Isso significa manter intacto o princípio do sigilo da fonte de jornalistas, que Alexandre de Moraes, colega de Fachin, ignorou ao determinar investigação contra a fonte de um jornalista no Maranhão que publicou material crítico ao ministro Flávio Dino, que foi governador desse estado e continua em disputa política com outro grupo da mesma região.
A fala de Fachin contém solidariedade com uma suposta ameaça física a Dino, mas sugere que a questão da quebra do sigilo da fonte jornalística determinada por Moraes acabe sendo levada a julgamento no Plenário.

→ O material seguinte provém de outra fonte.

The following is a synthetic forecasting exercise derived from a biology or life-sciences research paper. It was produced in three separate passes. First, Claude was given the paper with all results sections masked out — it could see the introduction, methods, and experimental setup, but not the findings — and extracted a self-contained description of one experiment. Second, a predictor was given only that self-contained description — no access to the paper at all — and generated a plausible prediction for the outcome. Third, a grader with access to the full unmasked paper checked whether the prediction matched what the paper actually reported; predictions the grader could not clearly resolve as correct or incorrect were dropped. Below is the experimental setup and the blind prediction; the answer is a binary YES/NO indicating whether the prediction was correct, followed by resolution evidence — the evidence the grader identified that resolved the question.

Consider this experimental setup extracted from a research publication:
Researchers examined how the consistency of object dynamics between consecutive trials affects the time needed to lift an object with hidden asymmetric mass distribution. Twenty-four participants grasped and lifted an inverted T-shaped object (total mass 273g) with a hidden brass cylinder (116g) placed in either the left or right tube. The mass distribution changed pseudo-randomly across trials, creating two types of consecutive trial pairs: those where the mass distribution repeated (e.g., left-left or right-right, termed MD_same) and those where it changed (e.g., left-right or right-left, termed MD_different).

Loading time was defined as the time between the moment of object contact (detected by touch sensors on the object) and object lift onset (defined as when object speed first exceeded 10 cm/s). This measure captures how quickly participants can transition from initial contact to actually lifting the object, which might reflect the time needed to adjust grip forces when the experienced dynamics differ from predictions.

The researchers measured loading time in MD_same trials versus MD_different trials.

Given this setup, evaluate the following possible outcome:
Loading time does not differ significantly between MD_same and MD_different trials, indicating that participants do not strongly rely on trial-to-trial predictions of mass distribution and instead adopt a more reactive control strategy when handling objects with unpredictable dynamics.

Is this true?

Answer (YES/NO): NO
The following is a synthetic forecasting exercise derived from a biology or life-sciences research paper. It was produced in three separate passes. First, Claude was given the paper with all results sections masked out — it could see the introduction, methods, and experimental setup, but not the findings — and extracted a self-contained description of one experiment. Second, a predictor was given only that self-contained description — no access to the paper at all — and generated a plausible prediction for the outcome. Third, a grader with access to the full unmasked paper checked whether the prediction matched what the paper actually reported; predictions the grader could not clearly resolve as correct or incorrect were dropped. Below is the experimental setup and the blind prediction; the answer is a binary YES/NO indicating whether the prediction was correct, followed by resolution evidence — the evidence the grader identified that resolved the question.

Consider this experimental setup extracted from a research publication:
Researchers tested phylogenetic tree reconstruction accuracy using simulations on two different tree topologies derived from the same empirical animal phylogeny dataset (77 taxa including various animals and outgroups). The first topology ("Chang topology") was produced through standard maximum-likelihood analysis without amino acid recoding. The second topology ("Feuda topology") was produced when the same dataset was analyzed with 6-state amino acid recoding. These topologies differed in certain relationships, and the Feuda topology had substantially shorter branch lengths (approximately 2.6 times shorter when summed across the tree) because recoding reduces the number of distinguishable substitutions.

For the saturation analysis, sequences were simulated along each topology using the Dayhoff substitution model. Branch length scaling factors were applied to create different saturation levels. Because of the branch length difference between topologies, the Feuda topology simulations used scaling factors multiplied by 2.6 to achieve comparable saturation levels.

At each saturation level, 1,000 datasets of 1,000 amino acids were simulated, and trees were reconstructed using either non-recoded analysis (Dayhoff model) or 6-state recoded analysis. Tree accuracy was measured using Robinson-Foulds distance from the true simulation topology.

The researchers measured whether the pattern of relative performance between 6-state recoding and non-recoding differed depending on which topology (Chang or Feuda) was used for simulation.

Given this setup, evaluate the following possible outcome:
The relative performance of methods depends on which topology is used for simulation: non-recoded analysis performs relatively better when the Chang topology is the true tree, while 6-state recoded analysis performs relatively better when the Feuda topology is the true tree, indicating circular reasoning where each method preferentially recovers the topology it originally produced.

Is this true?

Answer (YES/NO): NO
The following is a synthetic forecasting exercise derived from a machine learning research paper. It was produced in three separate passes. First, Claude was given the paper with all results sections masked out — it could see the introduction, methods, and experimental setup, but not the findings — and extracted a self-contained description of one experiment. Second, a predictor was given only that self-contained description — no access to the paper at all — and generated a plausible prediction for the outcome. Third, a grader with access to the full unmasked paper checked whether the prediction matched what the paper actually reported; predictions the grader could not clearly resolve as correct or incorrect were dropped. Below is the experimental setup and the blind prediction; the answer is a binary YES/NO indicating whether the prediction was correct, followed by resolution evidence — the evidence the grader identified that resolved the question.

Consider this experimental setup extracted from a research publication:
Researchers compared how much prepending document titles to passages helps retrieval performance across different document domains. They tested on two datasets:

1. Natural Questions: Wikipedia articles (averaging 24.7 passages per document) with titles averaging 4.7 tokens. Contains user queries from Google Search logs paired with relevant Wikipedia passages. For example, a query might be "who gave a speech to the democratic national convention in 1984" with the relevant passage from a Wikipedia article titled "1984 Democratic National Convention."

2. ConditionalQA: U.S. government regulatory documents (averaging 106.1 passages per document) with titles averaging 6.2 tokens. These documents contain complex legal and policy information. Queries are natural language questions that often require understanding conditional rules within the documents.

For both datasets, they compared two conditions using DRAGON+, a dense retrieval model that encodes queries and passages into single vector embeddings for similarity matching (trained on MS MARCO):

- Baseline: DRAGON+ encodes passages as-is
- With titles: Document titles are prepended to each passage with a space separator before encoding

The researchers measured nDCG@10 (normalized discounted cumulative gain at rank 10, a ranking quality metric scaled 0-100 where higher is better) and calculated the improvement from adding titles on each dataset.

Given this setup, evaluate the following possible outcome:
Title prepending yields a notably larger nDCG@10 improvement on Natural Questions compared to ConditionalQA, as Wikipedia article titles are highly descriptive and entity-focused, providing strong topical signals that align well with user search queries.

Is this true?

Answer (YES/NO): NO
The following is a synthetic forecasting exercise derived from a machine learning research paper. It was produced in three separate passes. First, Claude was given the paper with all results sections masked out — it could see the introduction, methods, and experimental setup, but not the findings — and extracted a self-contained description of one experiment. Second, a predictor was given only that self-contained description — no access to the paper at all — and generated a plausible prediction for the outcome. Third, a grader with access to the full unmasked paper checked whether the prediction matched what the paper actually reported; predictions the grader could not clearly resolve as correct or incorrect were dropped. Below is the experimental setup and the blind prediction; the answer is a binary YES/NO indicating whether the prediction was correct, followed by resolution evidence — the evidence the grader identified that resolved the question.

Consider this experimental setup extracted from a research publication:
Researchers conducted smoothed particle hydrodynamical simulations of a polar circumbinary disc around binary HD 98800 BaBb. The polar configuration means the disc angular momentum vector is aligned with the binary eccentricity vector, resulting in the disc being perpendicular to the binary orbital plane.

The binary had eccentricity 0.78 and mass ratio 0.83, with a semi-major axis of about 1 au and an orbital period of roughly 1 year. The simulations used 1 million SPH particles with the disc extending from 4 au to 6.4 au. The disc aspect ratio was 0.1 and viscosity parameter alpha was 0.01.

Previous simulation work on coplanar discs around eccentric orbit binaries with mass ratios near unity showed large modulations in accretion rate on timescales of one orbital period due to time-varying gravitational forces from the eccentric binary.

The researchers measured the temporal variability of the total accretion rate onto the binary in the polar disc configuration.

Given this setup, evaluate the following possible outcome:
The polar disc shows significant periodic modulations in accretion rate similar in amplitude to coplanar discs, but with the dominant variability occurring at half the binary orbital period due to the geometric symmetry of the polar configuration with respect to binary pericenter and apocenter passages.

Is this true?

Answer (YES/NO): NO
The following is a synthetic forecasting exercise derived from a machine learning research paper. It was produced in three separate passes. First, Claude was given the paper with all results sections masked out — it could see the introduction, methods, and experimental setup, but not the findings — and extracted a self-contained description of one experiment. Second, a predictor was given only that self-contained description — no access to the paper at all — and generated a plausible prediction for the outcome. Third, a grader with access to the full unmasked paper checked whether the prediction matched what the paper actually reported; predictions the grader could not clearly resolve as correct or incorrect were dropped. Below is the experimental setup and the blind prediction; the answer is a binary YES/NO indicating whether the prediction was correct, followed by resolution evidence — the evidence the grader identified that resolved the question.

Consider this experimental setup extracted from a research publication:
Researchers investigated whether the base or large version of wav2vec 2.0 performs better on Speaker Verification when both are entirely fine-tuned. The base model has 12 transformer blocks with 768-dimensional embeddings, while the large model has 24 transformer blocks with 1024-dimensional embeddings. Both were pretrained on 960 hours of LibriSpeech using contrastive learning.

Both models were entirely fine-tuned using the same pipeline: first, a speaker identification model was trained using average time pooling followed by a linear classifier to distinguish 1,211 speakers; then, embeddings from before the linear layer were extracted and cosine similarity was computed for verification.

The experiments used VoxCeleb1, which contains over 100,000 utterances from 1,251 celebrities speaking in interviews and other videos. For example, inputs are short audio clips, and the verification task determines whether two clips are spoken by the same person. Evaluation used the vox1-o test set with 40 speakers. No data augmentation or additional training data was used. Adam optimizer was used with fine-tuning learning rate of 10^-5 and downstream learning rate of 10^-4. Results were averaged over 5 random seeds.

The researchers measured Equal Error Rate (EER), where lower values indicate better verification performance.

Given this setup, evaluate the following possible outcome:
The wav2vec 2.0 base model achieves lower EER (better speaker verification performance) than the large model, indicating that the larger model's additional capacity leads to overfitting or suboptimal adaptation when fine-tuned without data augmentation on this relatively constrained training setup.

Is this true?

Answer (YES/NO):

Não é de hoje que o Judiciário, teoricamente o protetor da liberdade de imprensa, se tornou em grave fonte de justa preocupação e a principal delas se refere ao inquérito das fake news, que corre em sigilo, não tem objeto claro e nem data para acabar.
Foi com base nesse inquérito, um instrumento de exceção que já dura oito anos, que Alexandre de Moraes decidiu investigar o jornalista e sua fonte.
Por sua vez, Moraes respondeu duro a Fachin, dizendo que jornalismo investigativo não é a mesma coisa que jornalista investigado, e apostando que na sua turma ele ganha a disputa sobre a validade da decisão de suspender o sigilo da fonte.
Essa disputa é apenas um ensaio para algo de enorme abrangência.
As investigações da Polícia Federal sobre o escândalo Master – no qual Moraes está envolvido via um contrato do escritório de sua mulher com o ex banqueiro Vorcaro – levariam eventualmente a um voto no STF sobre abertura de investigação contra um de seus integrantes?
O papel do Supremo na garantia de principios como liberdade de imprensa e o comportamento individual de alguns integrantes da corte está transformando o julgador em julgado.